_WHAT IS BEING ASKED_
Reproduce, word for word, the part of the Jabra Halo review that opens with the words "When you buy" and closes with "ready to go.".

_DOCUMENT TEXT_
Jabra Halo
Review

On September 21, 2011, in Audio, Headphones, Headset, Wireless, by Steve Hammond

Jabra Halo
Company: Jabra
Price: $99.00 MSRP

 

Last January, a friend of mine who had been searching for a Bluetooth headset talked to me about the Jabra Halo . He fell so in love with it that I decided to jump in and buy one.

The Jabra Halo is a Bluetooth headset that has many interesting features to make it worth checking out. First, it supports A2DP (Advanced Audio Distribution Profile) that makes it an excellent wireless stereo headset for listening to music or podcasts from your iPhone, iPad, or iPod touch (or other device that support this Bluetooth profile). It’s also a Bluetooth headset for phone calls, so if you’re listening to your favorite music and your iPhone rings, you can answer from it directly by pressing the only button it has.

When you buy the Jabra Halo, in the package you will find a power adaptor, a very short USB A to micro USB cable for charging it from your laptop, a micro USB to 1/8″ cable to use it with a device that does not have Bluetooth (say, an iPod nano), and a carrying pouch. The device itself is really simple in shape and usage. It folds into the ear pieces to t it off and store it. To turn it on, simply unfold it and you’re ready to go.

Jabra claims that the headset can be paired with two Bluetooth devices. While it is true, honestly, switching from one device to listen to the other is nightmarish at best. It will reconnect to the last connected device, but if you happen to have both devices nearby (say, an iPhone and an iPad), the best way to switch device is to disable Bluetooth on one of them. I would have appreciated a dedicated button on the Halo to switch pairing. When I need to use it with another device, I prefer using the USB to 1/8″ audio jack cable that comes with it.

_THE DATA_
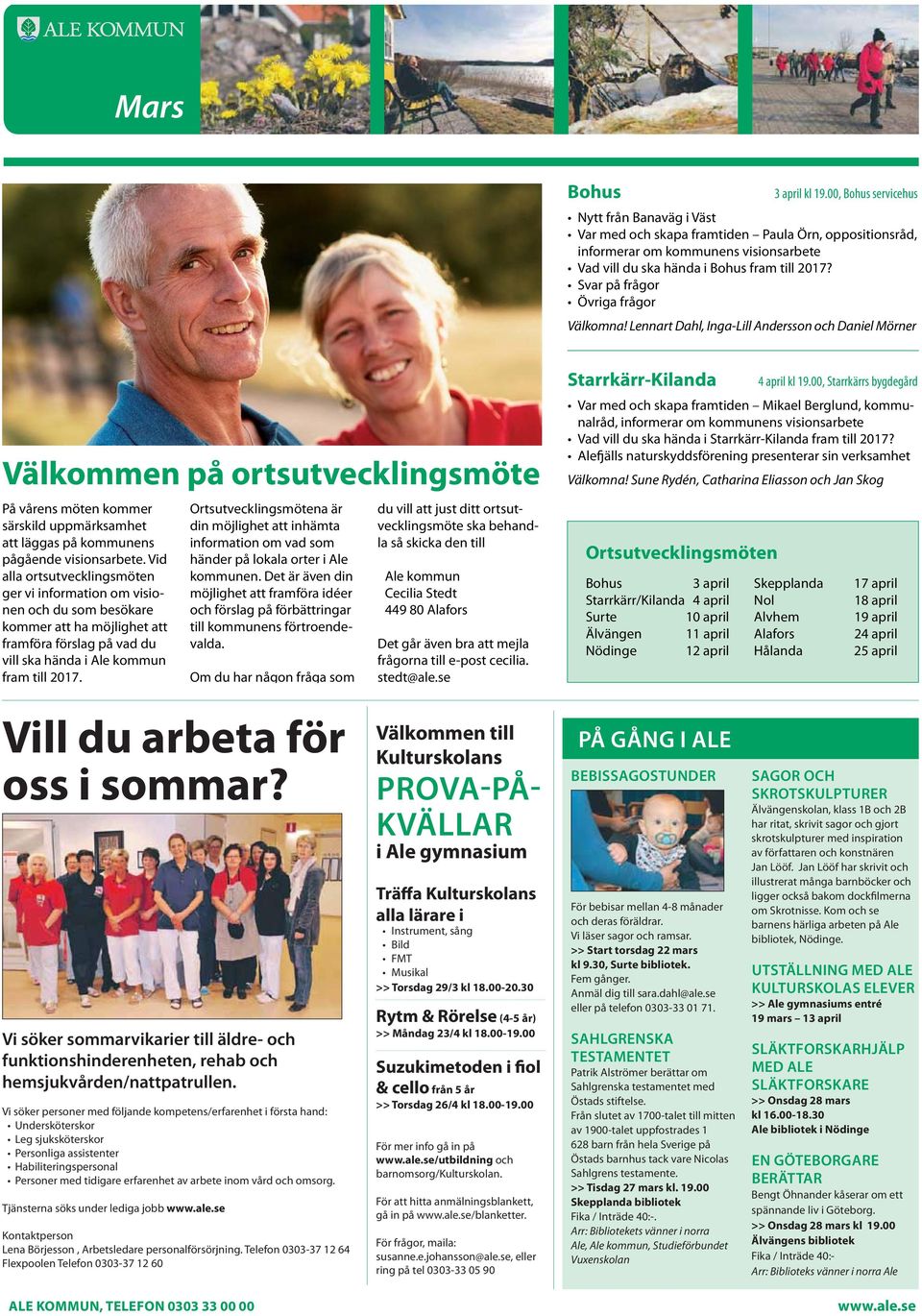 Kaninflickan Älskar Bakifrån | Svensk Porr Kaninflickan Älskar Bakifrån | Svensk Porr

_ANSWER SPACE_
When you buy the Jabra Halo, in the package you will find a power adaptor, a very short USB A to micro USB cable for charging it from your laptop, a micro USB to 1/8″ cable to use it with a device that does not have Bluetooth (say, an iPod nano), and a carrying pouch. The device itself is really simple in shape and usage. It folds into the ear pieces to t it off and store it. To turn it on, simply unfold it and you’re ready to go.